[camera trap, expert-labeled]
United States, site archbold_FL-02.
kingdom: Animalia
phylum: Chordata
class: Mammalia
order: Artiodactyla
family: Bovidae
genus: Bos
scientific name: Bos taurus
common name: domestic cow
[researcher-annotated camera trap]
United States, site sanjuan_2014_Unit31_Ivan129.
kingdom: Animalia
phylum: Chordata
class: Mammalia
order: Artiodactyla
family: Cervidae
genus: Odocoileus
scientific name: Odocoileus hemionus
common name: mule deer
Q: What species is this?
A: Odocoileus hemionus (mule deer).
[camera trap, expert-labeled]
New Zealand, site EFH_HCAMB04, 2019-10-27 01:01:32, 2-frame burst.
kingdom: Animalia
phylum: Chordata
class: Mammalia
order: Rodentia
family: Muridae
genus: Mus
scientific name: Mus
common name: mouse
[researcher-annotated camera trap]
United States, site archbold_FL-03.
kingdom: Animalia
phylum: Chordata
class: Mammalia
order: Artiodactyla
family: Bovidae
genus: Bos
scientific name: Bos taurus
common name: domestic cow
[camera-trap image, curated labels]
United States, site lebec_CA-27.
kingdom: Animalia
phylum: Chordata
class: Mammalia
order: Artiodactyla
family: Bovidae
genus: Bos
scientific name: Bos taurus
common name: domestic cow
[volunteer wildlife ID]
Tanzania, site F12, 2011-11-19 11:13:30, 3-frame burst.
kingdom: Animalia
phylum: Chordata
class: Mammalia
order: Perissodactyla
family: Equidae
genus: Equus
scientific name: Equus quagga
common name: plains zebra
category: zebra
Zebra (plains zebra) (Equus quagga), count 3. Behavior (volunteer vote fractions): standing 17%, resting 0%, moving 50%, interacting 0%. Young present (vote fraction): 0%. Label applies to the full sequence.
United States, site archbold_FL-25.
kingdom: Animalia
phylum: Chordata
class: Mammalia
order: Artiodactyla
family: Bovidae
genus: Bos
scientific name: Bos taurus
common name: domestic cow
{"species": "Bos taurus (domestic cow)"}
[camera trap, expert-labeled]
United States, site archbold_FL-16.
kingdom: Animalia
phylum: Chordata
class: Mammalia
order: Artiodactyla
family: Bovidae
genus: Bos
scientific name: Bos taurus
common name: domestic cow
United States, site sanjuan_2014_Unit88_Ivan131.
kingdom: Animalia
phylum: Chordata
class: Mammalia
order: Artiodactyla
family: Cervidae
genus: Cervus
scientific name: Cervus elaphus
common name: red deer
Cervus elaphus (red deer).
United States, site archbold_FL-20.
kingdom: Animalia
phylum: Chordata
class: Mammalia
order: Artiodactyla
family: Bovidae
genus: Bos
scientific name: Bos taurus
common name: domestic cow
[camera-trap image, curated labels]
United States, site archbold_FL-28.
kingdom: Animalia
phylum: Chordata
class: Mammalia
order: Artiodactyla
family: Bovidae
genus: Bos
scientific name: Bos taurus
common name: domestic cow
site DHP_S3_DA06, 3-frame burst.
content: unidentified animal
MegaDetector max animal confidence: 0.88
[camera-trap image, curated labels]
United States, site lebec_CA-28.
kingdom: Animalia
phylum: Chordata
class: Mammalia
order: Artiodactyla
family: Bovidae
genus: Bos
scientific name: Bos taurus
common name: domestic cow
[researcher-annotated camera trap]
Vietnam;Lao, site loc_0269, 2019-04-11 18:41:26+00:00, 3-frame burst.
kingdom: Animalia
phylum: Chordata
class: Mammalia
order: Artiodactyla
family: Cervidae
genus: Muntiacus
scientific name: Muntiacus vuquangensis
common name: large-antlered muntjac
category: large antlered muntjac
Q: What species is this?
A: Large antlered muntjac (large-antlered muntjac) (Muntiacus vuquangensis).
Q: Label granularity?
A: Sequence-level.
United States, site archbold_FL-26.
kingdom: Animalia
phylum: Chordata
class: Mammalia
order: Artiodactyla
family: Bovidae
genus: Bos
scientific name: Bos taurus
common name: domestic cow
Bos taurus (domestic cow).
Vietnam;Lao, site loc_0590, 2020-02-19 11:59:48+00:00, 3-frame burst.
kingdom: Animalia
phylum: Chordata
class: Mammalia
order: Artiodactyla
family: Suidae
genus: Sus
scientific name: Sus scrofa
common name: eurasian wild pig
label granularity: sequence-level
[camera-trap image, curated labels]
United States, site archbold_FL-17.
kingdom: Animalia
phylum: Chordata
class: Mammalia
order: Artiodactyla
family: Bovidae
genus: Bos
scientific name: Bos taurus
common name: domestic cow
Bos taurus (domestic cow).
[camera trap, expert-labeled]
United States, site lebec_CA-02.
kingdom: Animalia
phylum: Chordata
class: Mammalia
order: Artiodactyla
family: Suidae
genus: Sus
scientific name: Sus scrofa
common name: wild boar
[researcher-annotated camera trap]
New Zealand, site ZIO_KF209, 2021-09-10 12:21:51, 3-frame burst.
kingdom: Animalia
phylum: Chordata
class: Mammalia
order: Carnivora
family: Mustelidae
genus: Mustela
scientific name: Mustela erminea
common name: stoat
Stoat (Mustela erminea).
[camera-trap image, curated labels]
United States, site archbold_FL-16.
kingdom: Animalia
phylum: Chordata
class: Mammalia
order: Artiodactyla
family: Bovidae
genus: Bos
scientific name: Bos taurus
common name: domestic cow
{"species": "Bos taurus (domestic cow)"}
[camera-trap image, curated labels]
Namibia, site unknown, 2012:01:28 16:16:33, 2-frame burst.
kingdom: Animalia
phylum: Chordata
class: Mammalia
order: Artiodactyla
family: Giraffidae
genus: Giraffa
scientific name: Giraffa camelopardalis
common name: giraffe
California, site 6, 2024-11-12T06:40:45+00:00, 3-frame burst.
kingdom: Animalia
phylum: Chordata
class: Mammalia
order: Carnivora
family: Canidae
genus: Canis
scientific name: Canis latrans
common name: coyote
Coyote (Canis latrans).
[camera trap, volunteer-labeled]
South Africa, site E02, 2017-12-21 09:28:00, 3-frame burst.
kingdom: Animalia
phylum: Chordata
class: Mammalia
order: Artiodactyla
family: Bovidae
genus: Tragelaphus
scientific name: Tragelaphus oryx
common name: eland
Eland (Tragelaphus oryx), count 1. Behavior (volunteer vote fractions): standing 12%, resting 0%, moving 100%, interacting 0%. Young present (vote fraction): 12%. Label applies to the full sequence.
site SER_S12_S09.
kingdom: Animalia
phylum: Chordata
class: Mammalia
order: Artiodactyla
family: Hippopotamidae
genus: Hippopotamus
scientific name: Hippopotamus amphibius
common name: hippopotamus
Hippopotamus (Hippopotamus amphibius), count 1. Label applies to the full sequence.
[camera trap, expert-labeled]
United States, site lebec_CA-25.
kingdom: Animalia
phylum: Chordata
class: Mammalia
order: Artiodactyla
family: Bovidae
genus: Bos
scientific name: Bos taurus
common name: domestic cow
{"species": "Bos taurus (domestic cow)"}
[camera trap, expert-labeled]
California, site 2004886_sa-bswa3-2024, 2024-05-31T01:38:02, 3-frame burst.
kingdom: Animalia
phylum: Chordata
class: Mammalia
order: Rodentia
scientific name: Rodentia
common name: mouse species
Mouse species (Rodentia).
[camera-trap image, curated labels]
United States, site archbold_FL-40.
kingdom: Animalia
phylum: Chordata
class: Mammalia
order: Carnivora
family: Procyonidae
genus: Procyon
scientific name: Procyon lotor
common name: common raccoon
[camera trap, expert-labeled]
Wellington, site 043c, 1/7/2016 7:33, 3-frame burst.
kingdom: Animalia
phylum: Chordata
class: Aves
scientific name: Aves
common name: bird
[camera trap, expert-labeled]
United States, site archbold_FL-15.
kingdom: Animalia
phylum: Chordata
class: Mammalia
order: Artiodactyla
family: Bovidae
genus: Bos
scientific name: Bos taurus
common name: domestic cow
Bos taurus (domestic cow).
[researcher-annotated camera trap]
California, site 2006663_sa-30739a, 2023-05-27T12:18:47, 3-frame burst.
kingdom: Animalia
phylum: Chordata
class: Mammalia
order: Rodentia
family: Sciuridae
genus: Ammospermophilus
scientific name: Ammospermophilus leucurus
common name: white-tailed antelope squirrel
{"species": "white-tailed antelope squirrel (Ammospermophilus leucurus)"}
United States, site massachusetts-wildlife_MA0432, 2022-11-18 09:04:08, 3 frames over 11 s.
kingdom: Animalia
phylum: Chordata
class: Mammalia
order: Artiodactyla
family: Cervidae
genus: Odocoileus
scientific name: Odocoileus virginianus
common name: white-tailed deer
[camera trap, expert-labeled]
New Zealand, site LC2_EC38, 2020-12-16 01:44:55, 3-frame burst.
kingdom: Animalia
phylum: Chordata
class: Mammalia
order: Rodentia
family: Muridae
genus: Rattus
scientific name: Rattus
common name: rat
○ ○ ○
• WHAT TO PRODUCE
When you reach the line with "Vietnam;Lao, site loc_0269, 2019-04-11" in the records above, start writing out lines exactly, and stop once the line with "New Zealand, site ZIO_KF209, 2021-09-10" has been written; include nothing else.

• SOLUTION TO THIS PROBLEM
Vietnam;Lao, site loc_0269, 2019-04-11 18:41:26+00:00, 3-frame burst.
kingdom: Animalia
phylum: Chordata
class: Mammalia
order: Artiodactyla
family: Cervidae
genus: Muntiacus
scientific name: Muntiacus vuquangensis
common name: large-antlered muntjac
category: large antlered muntjac
Q: What species is this?
A: Large antlered muntjac (large-antlered muntjac) (Muntiacus vuquangensis).
Q: Label granularity?
A: Sequence-level.
United States, site archbold_FL-26.
kingdom: Animalia
phylum: Chordata
class: Mammalia
order: Artiodactyla
family: Bovidae
genus: Bos
scientific name: Bos taurus
common name: domestic cow
Bos taurus (domestic cow).
Vietnam;Lao, site loc_0590, 2020-02-19 11:59:48+00:00, 3-frame burst.
kingdom: Animalia
phylum: Chordata
class: Mammalia
order: Artiodactyla
family: Suidae
genus: Sus
scientific name: Sus scrofa
common name: eurasian wild pig
label granularity: sequence-level
[camera-trap image, curated labels]
United States, site archbold_FL-17.
kingdom: Animalia
phylum: Chordata
class: Mammalia
order: Artiodactyla
family: Bovidae
genus: Bos
scientific name: Bos taurus
common name: domestic cow
Bos taurus (domestic cow).
[camera trap, expert-labeled]
United States, site lebec_CA-02.
kingdom: Animalia
phylum: Chordata
class: Mammalia
order: Artiodactyla
family: Suidae
genus: Sus
scientific name: Sus scrofa
common name: wild boar
[researcher-annotated camera trap]
New Zealand, site ZIO_KF209, 2021-09-10 12:21:51, 3-frame burst.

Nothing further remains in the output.